• ABOUT THIS TASK
The pictures get left out, but everything else in the listing below must be duplicated exactly.

• DATA BELOW
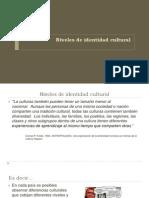 Clase 7_ Niveles de identidad cultural.pptx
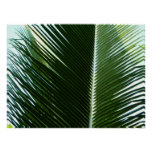 Overlapping Palm Fronds Tropical Green Abstract Poster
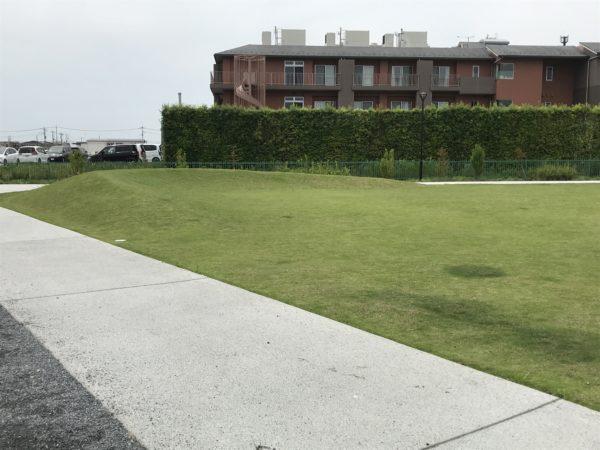 小仙波八反田公園芝生の丘の写真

• ANSWER SPACE
 Clase 7_ Niveles de identidad cultural.pptx
 Overlapping Palm Fronds Tropical Green Abstract Poster
 小仙波八反田公園芝生の丘の写真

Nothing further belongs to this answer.